Under the Hood: The Technology of Trust
At its core, deep observability is the ability to access and analyze raw network traffic—the ultimate source of truth for all digital interactions. The Gigamon Deep Observability Pipeline achieves this by intercepting all data in motion, whether it’s moving between servers in a data center, across multi-cloud environments, or within containerized applications.

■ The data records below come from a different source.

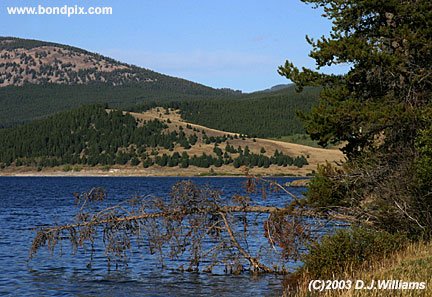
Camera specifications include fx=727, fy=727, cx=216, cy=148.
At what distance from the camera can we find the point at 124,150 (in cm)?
18438

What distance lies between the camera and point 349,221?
24.1m

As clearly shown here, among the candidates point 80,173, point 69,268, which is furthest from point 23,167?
point 69,268

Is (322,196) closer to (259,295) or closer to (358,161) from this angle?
(358,161)

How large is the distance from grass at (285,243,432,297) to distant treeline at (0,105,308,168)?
149 m

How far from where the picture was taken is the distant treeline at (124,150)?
573 ft

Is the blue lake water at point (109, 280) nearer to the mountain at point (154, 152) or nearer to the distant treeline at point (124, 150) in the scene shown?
the mountain at point (154, 152)

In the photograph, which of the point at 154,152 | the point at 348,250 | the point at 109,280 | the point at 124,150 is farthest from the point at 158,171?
the point at 348,250

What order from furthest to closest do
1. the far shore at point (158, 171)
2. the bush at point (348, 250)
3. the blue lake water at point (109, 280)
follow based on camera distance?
the far shore at point (158, 171) → the blue lake water at point (109, 280) → the bush at point (348, 250)

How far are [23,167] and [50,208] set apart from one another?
122 meters

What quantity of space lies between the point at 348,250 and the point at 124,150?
543 feet

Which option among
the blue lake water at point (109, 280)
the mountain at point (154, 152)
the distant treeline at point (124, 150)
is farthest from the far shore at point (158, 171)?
the blue lake water at point (109, 280)

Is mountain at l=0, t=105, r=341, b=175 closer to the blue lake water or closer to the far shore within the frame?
the far shore

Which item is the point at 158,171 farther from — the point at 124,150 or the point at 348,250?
the point at 348,250

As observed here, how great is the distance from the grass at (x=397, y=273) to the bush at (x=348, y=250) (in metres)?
0.33
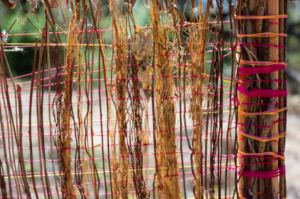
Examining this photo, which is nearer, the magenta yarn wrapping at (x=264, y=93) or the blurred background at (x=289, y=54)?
the magenta yarn wrapping at (x=264, y=93)

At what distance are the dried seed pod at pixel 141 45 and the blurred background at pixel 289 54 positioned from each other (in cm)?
229

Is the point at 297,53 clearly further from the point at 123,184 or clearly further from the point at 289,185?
the point at 123,184

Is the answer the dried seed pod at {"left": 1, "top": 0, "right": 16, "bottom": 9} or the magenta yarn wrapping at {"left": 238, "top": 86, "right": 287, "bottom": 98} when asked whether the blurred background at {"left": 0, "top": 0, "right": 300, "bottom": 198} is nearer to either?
the dried seed pod at {"left": 1, "top": 0, "right": 16, "bottom": 9}

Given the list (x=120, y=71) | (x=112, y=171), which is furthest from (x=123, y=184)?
(x=120, y=71)

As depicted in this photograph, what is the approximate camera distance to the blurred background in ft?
12.2

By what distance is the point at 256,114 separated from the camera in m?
1.31

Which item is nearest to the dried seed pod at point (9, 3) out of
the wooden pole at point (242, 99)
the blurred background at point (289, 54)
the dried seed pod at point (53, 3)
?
the dried seed pod at point (53, 3)

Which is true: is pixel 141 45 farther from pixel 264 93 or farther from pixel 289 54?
pixel 289 54

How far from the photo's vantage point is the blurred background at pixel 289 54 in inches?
147

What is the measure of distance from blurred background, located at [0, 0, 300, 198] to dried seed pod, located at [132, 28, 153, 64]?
2.29 m

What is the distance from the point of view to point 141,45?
1339mm

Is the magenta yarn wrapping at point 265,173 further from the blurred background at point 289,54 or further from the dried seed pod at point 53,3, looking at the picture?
the blurred background at point 289,54

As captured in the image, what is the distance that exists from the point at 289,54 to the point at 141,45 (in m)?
3.62

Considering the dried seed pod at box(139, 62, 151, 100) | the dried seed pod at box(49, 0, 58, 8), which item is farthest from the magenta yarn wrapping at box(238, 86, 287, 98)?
the dried seed pod at box(49, 0, 58, 8)
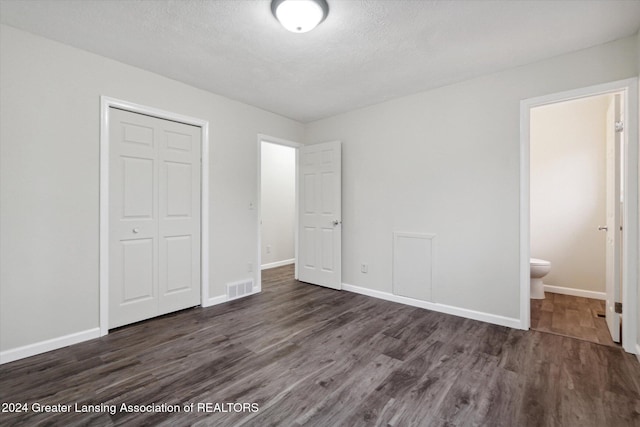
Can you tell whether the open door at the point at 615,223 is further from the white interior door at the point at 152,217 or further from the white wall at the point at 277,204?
the white wall at the point at 277,204

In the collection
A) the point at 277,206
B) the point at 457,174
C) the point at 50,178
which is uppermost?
the point at 457,174

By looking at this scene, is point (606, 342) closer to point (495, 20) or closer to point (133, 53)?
point (495, 20)

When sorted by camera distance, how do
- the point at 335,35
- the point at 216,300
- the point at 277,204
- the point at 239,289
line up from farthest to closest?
the point at 277,204, the point at 239,289, the point at 216,300, the point at 335,35

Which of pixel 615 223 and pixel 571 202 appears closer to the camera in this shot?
pixel 615 223

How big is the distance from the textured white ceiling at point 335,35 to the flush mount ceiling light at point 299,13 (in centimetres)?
8

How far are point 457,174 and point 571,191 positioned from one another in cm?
192

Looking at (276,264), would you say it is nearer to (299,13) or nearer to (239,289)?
(239,289)

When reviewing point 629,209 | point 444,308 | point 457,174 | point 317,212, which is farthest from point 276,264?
point 629,209

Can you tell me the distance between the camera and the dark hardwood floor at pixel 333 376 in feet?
5.28

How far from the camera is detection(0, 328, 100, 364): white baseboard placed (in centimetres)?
216

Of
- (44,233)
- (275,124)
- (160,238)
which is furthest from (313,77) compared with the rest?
(44,233)

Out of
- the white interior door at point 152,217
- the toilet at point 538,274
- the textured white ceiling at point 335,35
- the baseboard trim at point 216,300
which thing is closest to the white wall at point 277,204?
the baseboard trim at point 216,300

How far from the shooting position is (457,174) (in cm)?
313

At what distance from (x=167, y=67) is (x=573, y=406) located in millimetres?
4075
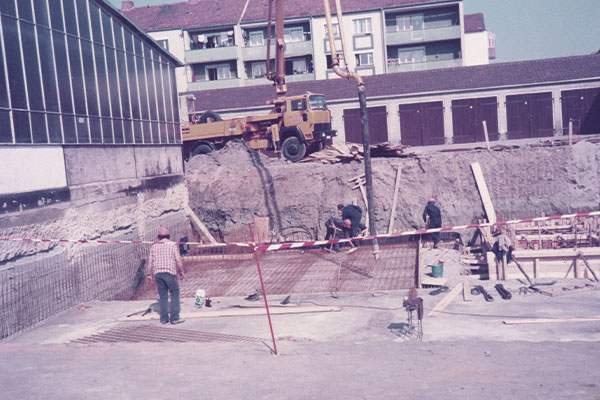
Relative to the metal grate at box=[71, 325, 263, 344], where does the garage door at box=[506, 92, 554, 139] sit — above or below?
above

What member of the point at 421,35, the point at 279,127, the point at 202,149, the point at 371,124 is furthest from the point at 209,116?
the point at 421,35

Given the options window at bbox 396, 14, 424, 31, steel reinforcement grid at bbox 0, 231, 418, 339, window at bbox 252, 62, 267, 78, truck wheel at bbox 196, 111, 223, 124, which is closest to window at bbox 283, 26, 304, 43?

Two key technological innovations are central to this capability. The first is agentless visibility into encrypted traffic. With over 90 percent of malware hiding in encrypted channels, this has long been a major blind spot for security teams. Gigamon's Precryption® technology provides plaintext visibility into traffic before it’s encrypted or after it’s decrypted at the workload level, without the performance drag and operational complexity of traditional decryption methods. The second is Application Metadata Intelligence (AMI), which extracts thousands of contextual attributes about the applications running on the network—including identifying traffic from over 30 specific GenAI and LLM engines like ChatGPT and Gemini—without inspecting the payload itself. This allows organizations to spot unauthorized AI usage and enforce governance policies.
The pipeline then intelligently filters, transforms, and enriches this network-derived telemetry before delivering it to an organization's existing portfolio of security and observability tools. This process not only reveals previously hidden threats but also dramatically improves the efficiency and reduces the data ingestion costs of SIEMs and other monitoring platforms by eliminating redundant and irrelevant traffic.
From Data Deluge to Strategic Advantage
For business leaders, the value of deep observability translates directly into reduced risk and improved operational efficiency. By providing a complete and trusted view of their hybrid cloud infrastructure, organizations can move from a reactive security posture to a proactive one.
Cybastion, a global cybersecurity firm, exemplifies this strategic shift. “Deep observability is becoming strategically critical to our security strategy as we expand our AI efforts,” stated Kevin Cardwell, the company's CIO and CTO. “Gigamon has been a trusted partner in elevating our cybersecurity posture, and we’re confident that the Gigamon Deep Observability Pipeline will continue to give us the visibility, control, and resilience we need to stay ahead of threats.”
This sentiment reflects a broader industry understanding that managing AI requires a new level of control. The visibility provided by deep observability enables organizations to build the robust governance frameworks needed to manage AI-related costs, ensure compliance, and mitigate the inherent risks. It serves as the foundational data source for Zero Trust security architectures, which operate on the principle of “never trust, always verify.”
“As AI-driven workloads scale across hybrid cloud infrastructure, the need for trusted, network-derived telemetry has never been greater,” said Shane Buckley, president and CEO of Gigamon. “Deep observability gives our customers the clarity required to detect threats, maintain performance, and uphold compliance in environments that are growing more dynamic every day. As the pioneer of deep observability, Gigamon remains focused on giving organizations the visibility and resilience they need to securely embrace AI at scale.”